▶ **Challenge**
Reproduce, word for word, the data from the line holding "Observing the photo, is" through the final line, inclusive.

▶ **Material for the task**
_ _ _ _

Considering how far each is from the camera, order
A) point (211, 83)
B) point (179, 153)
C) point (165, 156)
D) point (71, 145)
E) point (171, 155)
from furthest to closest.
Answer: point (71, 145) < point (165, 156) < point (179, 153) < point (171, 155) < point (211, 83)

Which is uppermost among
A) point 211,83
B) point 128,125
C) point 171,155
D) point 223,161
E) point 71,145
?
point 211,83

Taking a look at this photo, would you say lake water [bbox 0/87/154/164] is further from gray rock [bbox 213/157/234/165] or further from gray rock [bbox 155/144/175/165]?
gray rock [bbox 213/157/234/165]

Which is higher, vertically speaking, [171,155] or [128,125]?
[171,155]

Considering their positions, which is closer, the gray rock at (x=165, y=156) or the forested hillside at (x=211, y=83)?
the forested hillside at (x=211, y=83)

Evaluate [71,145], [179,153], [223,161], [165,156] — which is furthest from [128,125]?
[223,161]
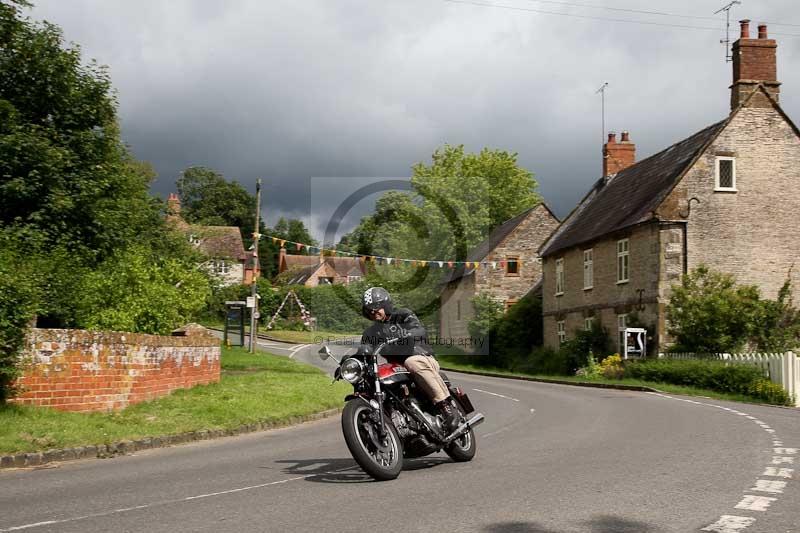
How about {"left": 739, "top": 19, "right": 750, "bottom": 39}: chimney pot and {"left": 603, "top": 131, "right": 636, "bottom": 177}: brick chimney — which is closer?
{"left": 739, "top": 19, "right": 750, "bottom": 39}: chimney pot

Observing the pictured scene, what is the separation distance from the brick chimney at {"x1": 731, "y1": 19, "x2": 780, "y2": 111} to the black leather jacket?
27231mm

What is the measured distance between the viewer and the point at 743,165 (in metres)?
31.6

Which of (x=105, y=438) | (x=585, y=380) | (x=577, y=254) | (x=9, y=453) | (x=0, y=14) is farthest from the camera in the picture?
(x=577, y=254)

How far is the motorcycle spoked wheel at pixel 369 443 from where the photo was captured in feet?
24.5

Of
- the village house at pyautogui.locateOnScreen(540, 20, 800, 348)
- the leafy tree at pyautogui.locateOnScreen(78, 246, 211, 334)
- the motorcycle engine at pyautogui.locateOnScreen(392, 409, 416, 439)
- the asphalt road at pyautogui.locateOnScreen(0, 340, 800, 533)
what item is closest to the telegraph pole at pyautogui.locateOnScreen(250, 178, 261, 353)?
the leafy tree at pyautogui.locateOnScreen(78, 246, 211, 334)

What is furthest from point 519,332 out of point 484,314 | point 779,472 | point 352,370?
point 352,370

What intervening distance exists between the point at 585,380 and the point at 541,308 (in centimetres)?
1636

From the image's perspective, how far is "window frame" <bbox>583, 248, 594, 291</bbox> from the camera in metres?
36.8

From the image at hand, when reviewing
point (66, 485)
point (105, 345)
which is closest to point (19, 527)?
point (66, 485)

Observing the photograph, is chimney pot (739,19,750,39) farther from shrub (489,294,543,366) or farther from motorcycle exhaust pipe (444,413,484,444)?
motorcycle exhaust pipe (444,413,484,444)

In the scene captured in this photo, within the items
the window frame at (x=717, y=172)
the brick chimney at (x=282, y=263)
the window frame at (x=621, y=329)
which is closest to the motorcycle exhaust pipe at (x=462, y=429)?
the window frame at (x=621, y=329)

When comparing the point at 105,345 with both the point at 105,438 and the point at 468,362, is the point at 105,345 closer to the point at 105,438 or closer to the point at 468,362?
the point at 105,438

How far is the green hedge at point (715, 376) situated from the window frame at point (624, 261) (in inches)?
228

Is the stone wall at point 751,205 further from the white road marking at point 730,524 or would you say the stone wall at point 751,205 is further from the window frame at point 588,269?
the white road marking at point 730,524
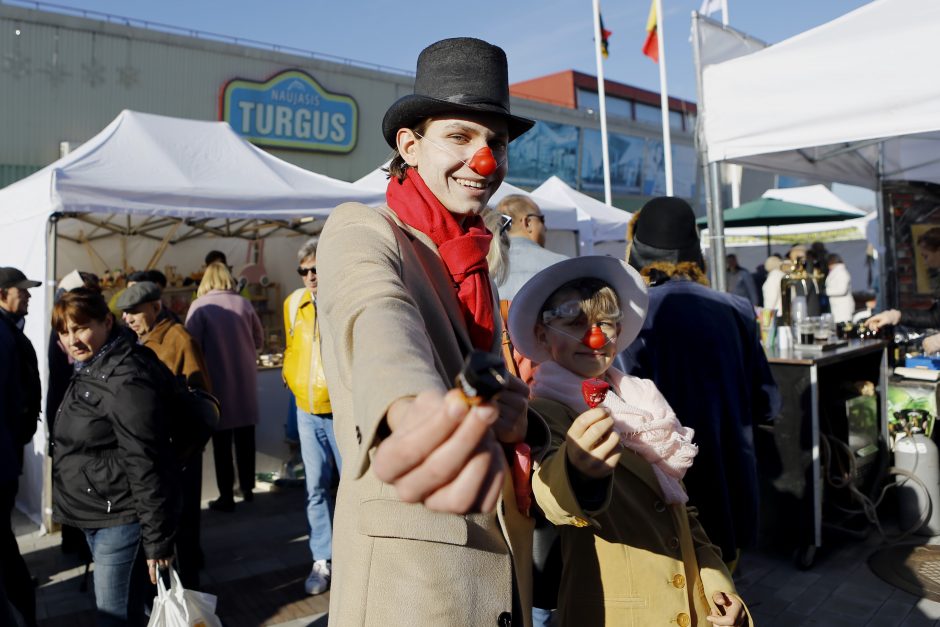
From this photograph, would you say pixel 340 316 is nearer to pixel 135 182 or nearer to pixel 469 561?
pixel 469 561

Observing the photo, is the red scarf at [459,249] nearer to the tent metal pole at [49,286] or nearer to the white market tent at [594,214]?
the tent metal pole at [49,286]

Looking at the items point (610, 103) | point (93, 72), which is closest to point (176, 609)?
point (93, 72)

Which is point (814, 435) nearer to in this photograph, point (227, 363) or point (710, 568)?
point (710, 568)

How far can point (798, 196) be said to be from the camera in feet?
46.8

_ _ _ _

▶ **Exercise result**
Observing the photo, is the red scarf at [459,249] nearer to the tent metal pole at [49,286] or nearer to the white market tent at [594,214]?
the tent metal pole at [49,286]

Looking at the items point (610, 103) | point (93, 72), which is closest to point (176, 609)?
point (93, 72)

Which is point (814, 435) nearer to in this photograph, point (227, 363) or point (710, 568)?
point (710, 568)

How far can point (798, 196) be said to be from the camera in feet?
46.8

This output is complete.